▶ Petit exercice A
Recopiez le passage du texte sur le confinement qui commence par « On a vu des gendarmes » et s'arrête après « si possible, définitivement. ».
▶ Petit exercice B
Reprenez le texte sur le confinement à sa dernière phrase et écrivez la suite.

On a vu des gendarmes devenus collecteurs d’impôts saigner de quelques centaines d’euros de pauvres types désobéissants pour quelques kilomètres supplémentaires non-autorisés, des sauf-conduits mal renseignés ou une baguette de pain achetée sans autres provisions, ou encore et plus souvent une désobéissance (ô bien timide et combien légitime) au déconfinement imposé par des confinis (le jeu de mot est facile mais comment l’éviter ?).
On a vu des « intellectuels » bien pensants suggérer, pour ne pas dire encourager la délation tout en prônant l'obéissance inconditionnelle aux consignes journellement réitérées …
Sans doute verra-t-on pire si rien n’arrête l’audace de la bêtise et de la malfaisance acoquinées qui n’ont qu’un seul but : réifier l’individu et si possible, définitivement.

▶ Extrait des données
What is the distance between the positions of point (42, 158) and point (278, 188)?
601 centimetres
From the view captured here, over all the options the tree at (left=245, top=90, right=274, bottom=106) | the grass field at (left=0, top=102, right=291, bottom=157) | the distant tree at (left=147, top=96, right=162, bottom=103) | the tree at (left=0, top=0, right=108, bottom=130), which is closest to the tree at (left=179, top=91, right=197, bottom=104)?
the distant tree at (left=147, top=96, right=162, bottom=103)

▶ Résultat A
On a vu des gendarmes devenus collecteurs d’impôts saigner de quelques centaines d’euros de pauvres types désobéissants pour quelques kilomètres supplémentaires non-autorisés, des sauf-conduits mal renseignés ou une baguette de pain achetée sans autres provisions, ou encore et plus souvent une désobéissance (ô bien timide et combien légitime) au déconfinement imposé par des confinis (le jeu de mot est facile mais comment l’éviter ?).
On a vu des « intellectuels » bien pensants suggérer, pour ne pas dire encourager la délation tout en prônant l'obéissance inconditionnelle aux consignes journellement réitérées …
Sans doute verra-t-on pire si rien n’arrête l’audace de la bêtise et de la malfaisance acoquinées qui n’ont qu’un seul but : réifier l’individu et si possible, définitivement.

▶ Résultat B
A voir défiler mes contemporains masqués de préservatifs buco-nasals, l’air traqué, hagard ou soupçonneux selon, marquant l’arrêt quand celui de devant s’arrête et redémarrant quand il redémarre, suivant les couloirs balisés comme le font moutons et vaches prisonniers des barrières qui les emprisonnent, soumis et fiers de porter leurs marques de soumission qui n’est que le prélude de celle de la Bête, laquelle sera indélébile, j’ai tout lieu de craindre que la reconquête que d’aucuns espèrent prochaine ne se transforme en esclavage généralisé.
J’aimerais bien me tromper…
« Tu trembles carcasse, mais tu tremblerais bien davantage si tu savais où je vais te mener. » (Turenne)
« Sainte Jehanne, revenez-nous !
Vous supplions à deux genoux !
Sainte Jehanne, priez pour nous !
La France a tant besoin de vous !... »
(Pierre Dudan, Politique d’abord)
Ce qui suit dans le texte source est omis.